30/04/2021 - Blog Manifestos
A Aliança pela Alimentação Adequada e Saudável enviou carta neste dia 30 de abril ao governador de São Paulo João Dória manifestando repúdio em relação a possível nomeação dos candidatos João Dornellas, da Associação Brasileira da Indústria de Alimentos (ABIA) e Amanda Araujo Pinto, da Sociedade Rural Brasileira como presidente e vice-presidente do Conselho Estadual de Segurança Alimentar e Nutricional Sustentável (Consea-SP).
Na carta, a Aliança denuncia que as organizações não são sociedade civil, e também o conflito de interesses envolvidos na participação de setores que representam os interesses comerciais das grandes indústrias de alimentos e de grandes proprietários de terras. O documento também foi enviado ao Presidente da Assembleia Legislativa do Estado de São Paulo, deputado estadual Carlão Pignatari, à coordenadora da Frente Parlamentar pela Reforma Agrária, Agricultura Familiar, Segurança Alimentar e Regularização Fundiária Rural, deputada Márcia Li, e à Coordenadora da Frente Parlamentar em Defesa da Produção Orgânica e da Agroecologia, deputada estadual Monica da Bancada Ativista.

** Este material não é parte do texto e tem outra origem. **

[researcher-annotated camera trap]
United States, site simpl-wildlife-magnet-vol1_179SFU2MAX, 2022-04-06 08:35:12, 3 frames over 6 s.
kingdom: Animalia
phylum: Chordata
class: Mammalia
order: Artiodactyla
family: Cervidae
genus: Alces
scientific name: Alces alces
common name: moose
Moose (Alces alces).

“As indústrias de alimentos possuem interesses privados, e não tem demonstrado comprometimento com as políticas públicas focadas em saúde. Desta forma, não podem ser qualificadas como instituições que tenham uma contribuição pública na área de segurança alimentar e nutricional. No momento em que a fome assola grande parte da população devido a pandemia, a presença destes atores em posições tão estratégicas e estruturantes representa uma forte ameaça ao cumprimento do Plano Estadual de Segurança Alimentar e Nutricional, vigente até 2023”, afirma a carta. O texto conclui reforçando a importância da indicação de atores da sociedade civil que defendem interesses públicos para ocupar os cargos de presidente e vice-presidente, “para que o Consea Estadual possa de fato cumprir os seus objetivos”.
Diversas organizações e redes da sociedade civil estão mobilizadas pelo tema. Esta semana, também foram enviadas cartas de repúdio pela comissão organizadora da Conferência Popular por Direitos, Soberania e Segurança Alimentar e Nutricional e também pelos presidentes dos CONSEAs estaduais da Região Sudeste – Espírito Santo, Minas Gerais e Rio de Janeiro.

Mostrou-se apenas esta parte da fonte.